Profanity! More and more, it seems to be acceptable to use less than pristine language in our business and social discussions. Social media is full of references to the F-word.
Because I am interested in human communication, this led me to wonder:
Why do people swear when they speak? How does it feel when you swear? How does it make other people feel?
I grew up in South Africa, and my first language is Afrikaans. This is a colour full anguage with a whole range of expletives and adjectives which are regarded as socially unacceptable, but which are very descriptive. Swearing in Afrikaans is also thoroughly satisfying because it is regarded as rebellious, bawdy, indelicate, totally improper. And entirely unladylike. Which is probably why most Afrikaner men swear like troopers, but not in female company as this is regarded to be terribly disrespectful. It’s all a bit Victorian and twee.
Here in the UK though, things are different. Swearing in English is a pretty uncreative pursuit as there really only appears to be 2 really socially unacceptable words to use: One relating to carnal knowledge and the other to a delicate part of the female anatomy. And to be honest, only the latter is really still regarded as distasteful to use, because the F-word now seems to be used in most contexts without the gasped intake of breath that would have happened not so long ago.

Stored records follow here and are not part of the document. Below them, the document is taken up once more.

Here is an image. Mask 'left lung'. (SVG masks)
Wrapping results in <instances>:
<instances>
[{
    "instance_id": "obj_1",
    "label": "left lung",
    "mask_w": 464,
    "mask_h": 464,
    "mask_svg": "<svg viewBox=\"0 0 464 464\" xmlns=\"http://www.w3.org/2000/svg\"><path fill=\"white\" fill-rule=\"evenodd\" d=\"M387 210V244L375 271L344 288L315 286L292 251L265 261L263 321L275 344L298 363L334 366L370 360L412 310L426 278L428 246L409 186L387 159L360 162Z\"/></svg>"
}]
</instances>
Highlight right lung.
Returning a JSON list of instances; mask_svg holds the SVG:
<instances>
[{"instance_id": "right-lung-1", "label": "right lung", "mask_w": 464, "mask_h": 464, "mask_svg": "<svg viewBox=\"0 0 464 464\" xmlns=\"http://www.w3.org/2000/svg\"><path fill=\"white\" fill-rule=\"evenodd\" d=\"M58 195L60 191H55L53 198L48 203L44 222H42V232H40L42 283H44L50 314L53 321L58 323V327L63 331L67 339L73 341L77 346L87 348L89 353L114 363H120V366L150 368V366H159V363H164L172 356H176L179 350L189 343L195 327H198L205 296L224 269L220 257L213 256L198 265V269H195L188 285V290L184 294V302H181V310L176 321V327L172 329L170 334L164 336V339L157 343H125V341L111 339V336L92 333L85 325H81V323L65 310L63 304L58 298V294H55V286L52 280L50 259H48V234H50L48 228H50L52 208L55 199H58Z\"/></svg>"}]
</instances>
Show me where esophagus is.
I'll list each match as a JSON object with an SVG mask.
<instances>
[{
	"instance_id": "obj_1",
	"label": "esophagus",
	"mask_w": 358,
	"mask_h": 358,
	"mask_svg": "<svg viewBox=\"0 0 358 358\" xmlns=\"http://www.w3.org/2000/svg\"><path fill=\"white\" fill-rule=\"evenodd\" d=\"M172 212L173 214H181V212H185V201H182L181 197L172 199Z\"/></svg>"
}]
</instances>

By means of research, I recently posted a profanity-laden post on Facebook. It elicited some interesting responses, mostly from women:
“I swear more when frustrated or angry. It is when powered by these emotions that my brain can’t think of the right words so swearing is like a release that dissipates the fog in my brain to make me think more clearly.” – Hayley Hilton
“I hate it. It makes me cringe whenever I hear it. I’m no angel though and sometimes let rip. When I worked on a military campsite I started to swear a lot more. I wonder why?” – Gill Romeo
“I used to swear a lot more than I do now. I save it for when I’m really cross!!” – Janie Biddiscombe
“It makes me feel uncomfortable, disappointed (when other people swear)” – Gill Romeo
“Selective swearing ….most effective in moderation. One of my work colleagues used to say “f… off” in such a ladylike and restrained British way that the recipient was eager to oblige!” – Rosie Stockwell
I also had several people who told me off for using language like that, because it was not how they perceived me to speak. It did not fit in with my brand. I must admit, it was pretty colourful! But the telling off made me want to do it some more. I guess that may say something about my character too: Pushing boundaries is certainly a trait of mine.
Writing the post made me feel pretty rebellious and in fact, aggressive. For me, swearing feels like a violent way to express a negative emotion. Sometimes, it gives welcome release to an adrenalin surge or it gives me a particularly emphatic way to say what I think. Overall though, my Afrkaans-ness prevails. I don’t think it’s neccessary to swear.
It can detract from the power of the message. It can be crude and unacceptable. It can also be very funny, hugely observational and deeply liberating.
So this exercise proved one thing to me, which I really already new before: What is acceptable to one, is anathema to another. Do you think it’s okay to swear in conversation?